DIRECTION 1:
Please return each line of the listing that contains the string "chrome", matching case exactly.

**** TEXT TO READ

[ClusterLabs] controlling cluster behavior on startup
Walker, Chris
christopher.walker at hpe.com
Tue Jan 30 08:20:53 EST 2024
>>> However, now it seems to wait that amount of time before it elects a
>>> DC, even when quorum is acquired earlier. In my log snippet below,
>>> with dc-deadtime 300s,
>>
>> The dc-deadtime is not waiting for quorum, but for another DC to show
>> up. If all nodes show up, it can proceed, but otherwise it has to wait.
> I believe all the nodes showed up by 14:17:04, but it still waited until 14:19:26 to elect a DC:
> Jan 29 14:14:25 gopher12 pacemaker-controld [123697] (peer_update_callback) info: Cluster node gopher12 is now membe (was in unknown state)
> Jan 29 14:17:04 gopher12 pacemaker-controld [123697] (peer_update_callback) info: Cluster node gopher11 is now membe (was in unknown state)
> Jan 29 14:17:04 gopher12 pacemaker-controld [123697] (quorum_notification_cb) notice: Quorum acquired | membership=54 members=2
> Jan 29 14:19:26 gopher12 pacemaker-controld [123697] (do_log) info: Input I_ELECTION_DC received in state S_ELECTION from election_win_cb
> This is a cluster with 2 nodes, gopher11 and gopher12.

********
**** INFORMATION SUPPLIED

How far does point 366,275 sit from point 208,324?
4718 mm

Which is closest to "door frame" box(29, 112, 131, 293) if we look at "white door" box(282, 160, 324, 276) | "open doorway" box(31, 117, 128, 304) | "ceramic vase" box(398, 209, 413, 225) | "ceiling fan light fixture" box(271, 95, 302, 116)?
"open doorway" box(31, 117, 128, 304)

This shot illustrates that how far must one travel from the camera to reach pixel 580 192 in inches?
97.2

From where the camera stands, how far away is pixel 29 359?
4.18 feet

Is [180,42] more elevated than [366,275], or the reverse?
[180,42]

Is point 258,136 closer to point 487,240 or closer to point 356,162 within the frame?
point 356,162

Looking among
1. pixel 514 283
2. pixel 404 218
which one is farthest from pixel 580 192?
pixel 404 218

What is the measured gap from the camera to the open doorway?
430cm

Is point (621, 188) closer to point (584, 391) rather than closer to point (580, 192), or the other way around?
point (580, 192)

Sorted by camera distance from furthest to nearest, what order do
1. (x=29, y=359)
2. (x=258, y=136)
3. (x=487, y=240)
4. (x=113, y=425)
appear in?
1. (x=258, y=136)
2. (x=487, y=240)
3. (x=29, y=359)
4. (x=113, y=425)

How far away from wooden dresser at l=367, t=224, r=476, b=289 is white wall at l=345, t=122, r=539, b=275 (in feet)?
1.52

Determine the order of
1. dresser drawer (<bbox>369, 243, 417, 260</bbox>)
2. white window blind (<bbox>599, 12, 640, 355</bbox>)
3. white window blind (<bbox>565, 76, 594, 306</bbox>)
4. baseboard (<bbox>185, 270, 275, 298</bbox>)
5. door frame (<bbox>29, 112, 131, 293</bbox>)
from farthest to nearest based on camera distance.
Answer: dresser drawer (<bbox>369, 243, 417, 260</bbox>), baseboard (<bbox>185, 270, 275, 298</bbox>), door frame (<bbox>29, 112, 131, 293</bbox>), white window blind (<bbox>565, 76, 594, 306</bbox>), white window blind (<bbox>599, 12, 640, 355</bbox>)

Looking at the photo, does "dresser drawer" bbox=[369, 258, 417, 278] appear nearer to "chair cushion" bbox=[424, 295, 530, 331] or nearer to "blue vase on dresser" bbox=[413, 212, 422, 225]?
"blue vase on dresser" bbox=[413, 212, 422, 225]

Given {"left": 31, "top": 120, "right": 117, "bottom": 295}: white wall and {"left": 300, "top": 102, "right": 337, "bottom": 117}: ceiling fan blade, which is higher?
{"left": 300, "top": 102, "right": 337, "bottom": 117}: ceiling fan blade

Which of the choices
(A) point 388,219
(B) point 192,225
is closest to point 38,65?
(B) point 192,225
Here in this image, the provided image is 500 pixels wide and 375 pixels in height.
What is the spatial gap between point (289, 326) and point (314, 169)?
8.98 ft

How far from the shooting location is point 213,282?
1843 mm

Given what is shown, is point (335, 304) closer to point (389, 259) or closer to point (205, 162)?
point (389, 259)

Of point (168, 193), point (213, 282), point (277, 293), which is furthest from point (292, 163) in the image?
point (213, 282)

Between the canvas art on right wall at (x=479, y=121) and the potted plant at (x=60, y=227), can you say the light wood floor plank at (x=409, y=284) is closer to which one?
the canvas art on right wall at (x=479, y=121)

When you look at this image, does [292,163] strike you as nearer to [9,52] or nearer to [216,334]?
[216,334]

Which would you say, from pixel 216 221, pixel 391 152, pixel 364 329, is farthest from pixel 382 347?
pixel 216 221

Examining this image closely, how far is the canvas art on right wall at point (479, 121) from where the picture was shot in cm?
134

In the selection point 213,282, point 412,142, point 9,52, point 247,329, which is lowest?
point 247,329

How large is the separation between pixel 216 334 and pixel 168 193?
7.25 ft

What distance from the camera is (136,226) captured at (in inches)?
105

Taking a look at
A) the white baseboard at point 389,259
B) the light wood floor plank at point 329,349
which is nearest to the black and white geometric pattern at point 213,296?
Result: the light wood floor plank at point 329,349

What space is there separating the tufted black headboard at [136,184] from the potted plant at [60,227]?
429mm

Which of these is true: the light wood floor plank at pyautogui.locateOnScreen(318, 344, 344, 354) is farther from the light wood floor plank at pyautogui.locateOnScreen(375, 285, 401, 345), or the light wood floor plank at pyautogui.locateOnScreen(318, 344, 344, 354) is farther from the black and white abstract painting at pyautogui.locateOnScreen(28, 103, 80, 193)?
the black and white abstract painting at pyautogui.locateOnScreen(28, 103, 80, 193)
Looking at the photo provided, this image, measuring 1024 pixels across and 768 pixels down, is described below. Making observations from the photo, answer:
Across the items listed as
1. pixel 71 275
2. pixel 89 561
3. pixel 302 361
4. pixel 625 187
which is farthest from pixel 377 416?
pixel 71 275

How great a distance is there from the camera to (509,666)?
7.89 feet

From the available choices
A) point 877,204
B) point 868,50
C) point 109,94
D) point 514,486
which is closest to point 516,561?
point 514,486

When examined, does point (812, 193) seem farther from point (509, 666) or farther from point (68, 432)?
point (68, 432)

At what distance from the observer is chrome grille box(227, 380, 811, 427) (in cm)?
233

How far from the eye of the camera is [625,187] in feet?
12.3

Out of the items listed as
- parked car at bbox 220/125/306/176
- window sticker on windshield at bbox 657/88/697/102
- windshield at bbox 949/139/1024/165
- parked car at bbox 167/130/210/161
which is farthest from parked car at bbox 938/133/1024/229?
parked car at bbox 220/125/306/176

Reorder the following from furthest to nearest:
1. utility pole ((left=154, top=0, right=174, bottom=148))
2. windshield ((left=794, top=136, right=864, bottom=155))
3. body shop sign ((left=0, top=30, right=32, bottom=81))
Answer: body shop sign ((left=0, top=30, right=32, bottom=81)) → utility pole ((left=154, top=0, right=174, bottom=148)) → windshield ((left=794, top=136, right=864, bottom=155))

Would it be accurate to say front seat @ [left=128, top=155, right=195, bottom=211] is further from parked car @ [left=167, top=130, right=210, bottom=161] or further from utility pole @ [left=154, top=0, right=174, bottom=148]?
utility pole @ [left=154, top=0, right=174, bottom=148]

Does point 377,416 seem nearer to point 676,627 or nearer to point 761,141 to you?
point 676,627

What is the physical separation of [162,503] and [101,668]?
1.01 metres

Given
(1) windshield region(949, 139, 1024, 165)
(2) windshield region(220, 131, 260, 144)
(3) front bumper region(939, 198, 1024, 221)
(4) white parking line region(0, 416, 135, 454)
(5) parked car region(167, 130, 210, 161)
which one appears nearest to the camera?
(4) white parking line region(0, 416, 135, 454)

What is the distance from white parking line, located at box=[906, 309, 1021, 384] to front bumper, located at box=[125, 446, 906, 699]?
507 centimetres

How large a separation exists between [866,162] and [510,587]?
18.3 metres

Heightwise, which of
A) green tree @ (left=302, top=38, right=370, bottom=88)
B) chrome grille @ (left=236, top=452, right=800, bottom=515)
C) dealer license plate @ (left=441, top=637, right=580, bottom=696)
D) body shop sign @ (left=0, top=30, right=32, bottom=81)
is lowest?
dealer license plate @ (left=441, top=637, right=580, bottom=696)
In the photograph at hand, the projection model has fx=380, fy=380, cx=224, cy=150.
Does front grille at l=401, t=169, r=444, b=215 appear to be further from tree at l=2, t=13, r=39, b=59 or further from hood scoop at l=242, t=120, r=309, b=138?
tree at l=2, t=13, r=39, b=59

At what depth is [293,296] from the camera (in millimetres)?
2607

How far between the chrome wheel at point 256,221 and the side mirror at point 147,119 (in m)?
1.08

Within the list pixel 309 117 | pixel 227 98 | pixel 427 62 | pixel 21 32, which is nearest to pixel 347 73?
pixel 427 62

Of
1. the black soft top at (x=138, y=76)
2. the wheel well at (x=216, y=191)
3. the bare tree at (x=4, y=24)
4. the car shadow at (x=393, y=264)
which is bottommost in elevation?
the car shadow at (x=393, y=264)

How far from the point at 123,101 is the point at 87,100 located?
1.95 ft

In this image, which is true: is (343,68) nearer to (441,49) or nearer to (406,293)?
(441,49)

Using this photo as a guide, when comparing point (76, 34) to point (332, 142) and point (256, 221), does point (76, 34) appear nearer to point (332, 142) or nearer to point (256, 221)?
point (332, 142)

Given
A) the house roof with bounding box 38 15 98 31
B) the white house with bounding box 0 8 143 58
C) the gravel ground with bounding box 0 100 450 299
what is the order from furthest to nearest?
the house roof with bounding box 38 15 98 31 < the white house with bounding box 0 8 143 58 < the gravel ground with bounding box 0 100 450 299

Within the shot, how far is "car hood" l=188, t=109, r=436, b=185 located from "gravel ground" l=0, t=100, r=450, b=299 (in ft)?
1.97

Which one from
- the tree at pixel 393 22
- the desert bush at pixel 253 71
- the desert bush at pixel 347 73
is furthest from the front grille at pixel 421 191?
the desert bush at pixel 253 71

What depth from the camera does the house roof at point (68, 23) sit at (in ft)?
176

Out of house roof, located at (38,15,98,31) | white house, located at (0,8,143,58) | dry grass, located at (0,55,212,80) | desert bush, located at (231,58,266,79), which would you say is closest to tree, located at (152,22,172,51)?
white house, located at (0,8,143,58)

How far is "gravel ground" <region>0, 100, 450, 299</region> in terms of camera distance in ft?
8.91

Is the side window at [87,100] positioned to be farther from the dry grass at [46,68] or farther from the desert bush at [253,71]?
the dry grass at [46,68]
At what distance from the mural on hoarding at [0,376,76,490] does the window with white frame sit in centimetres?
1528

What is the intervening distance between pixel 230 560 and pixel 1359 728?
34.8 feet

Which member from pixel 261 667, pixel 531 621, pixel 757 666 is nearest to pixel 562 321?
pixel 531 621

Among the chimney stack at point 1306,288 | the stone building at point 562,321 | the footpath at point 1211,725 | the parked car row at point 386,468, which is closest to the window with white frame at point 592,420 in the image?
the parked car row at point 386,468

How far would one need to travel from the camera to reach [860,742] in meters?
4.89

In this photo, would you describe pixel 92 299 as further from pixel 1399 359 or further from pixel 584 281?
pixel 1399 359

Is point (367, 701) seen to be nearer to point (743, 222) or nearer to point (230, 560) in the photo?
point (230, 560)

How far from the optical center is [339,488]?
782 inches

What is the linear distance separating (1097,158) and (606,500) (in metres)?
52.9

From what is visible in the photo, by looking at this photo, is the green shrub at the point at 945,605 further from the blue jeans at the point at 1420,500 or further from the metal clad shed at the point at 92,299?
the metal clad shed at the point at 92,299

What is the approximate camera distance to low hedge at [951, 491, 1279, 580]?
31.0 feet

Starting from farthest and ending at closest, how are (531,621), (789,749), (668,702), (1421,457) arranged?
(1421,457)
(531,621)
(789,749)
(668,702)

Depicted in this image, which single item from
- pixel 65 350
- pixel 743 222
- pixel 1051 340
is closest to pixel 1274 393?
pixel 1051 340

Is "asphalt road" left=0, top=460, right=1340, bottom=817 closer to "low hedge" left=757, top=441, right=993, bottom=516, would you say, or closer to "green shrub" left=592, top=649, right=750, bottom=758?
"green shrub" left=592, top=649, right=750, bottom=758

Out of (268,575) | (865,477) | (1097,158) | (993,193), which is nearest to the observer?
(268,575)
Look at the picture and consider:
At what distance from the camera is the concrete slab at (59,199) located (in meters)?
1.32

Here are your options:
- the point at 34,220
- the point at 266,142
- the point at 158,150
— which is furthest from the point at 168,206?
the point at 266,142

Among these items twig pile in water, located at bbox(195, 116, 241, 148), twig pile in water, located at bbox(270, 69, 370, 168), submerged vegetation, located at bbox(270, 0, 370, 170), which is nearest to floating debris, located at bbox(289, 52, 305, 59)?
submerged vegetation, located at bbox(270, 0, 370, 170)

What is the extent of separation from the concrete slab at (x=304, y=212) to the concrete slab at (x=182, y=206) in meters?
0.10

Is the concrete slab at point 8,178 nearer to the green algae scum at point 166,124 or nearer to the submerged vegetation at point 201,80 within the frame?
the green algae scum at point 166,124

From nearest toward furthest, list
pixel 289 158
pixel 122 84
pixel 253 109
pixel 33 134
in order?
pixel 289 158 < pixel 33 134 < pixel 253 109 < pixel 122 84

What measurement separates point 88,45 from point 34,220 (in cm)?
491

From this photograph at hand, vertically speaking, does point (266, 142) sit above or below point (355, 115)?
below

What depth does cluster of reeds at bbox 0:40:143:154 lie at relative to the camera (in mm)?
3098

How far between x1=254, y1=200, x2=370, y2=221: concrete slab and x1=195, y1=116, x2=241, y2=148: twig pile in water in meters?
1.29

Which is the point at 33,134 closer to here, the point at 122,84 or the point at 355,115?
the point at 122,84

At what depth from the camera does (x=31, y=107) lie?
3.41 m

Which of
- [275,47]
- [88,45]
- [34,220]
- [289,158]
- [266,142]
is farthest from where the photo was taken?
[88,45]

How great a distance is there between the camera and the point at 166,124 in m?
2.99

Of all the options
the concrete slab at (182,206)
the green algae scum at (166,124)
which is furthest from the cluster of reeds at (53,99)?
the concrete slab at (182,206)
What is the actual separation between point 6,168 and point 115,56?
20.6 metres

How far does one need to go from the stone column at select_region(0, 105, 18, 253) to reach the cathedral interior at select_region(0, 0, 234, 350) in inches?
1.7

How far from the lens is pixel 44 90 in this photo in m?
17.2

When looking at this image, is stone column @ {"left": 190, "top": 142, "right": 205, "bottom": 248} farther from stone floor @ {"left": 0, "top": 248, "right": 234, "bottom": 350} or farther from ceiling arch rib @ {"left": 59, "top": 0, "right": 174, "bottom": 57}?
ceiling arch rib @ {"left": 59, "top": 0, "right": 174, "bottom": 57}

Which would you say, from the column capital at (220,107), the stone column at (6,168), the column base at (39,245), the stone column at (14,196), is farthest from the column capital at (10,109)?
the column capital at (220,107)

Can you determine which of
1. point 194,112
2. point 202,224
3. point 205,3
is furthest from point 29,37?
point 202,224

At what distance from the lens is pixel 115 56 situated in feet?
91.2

********

DIRECTION 2:
Substitute "startup-delay" for "dc-deadtime" in the message about cluster startup, and give the passage between "[ClusterLabs] controlling cluster" and "has to wait.", inclusive.

OUTPUT 1:
At what distance from the observer is chrome grille box(227, 380, 811, 427) (in cm)?
B) chrome grille @ (left=236, top=452, right=800, bottom=515)
How far between the chrome wheel at point 256,221 and the side mirror at point 147,119 (in m)?

OUTPUT 2:
[ClusterLabs] controlling cluster behavior on startup
Walker, Chris
christopher.walker at hpe.com
Tue Jan 30 08:20:53 EST 2024
>>> However, now it seems to wait that amount of time before it elects a
>>> DC, even when quorum is acquired earlier. In my log snippet below,
>>> with startup-delay 300s,
>>
>> The startup-delay is not waiting for quorum, but for another DC to show
>> up. If all nodes show up, it can proceed, but otherwise it has to wait.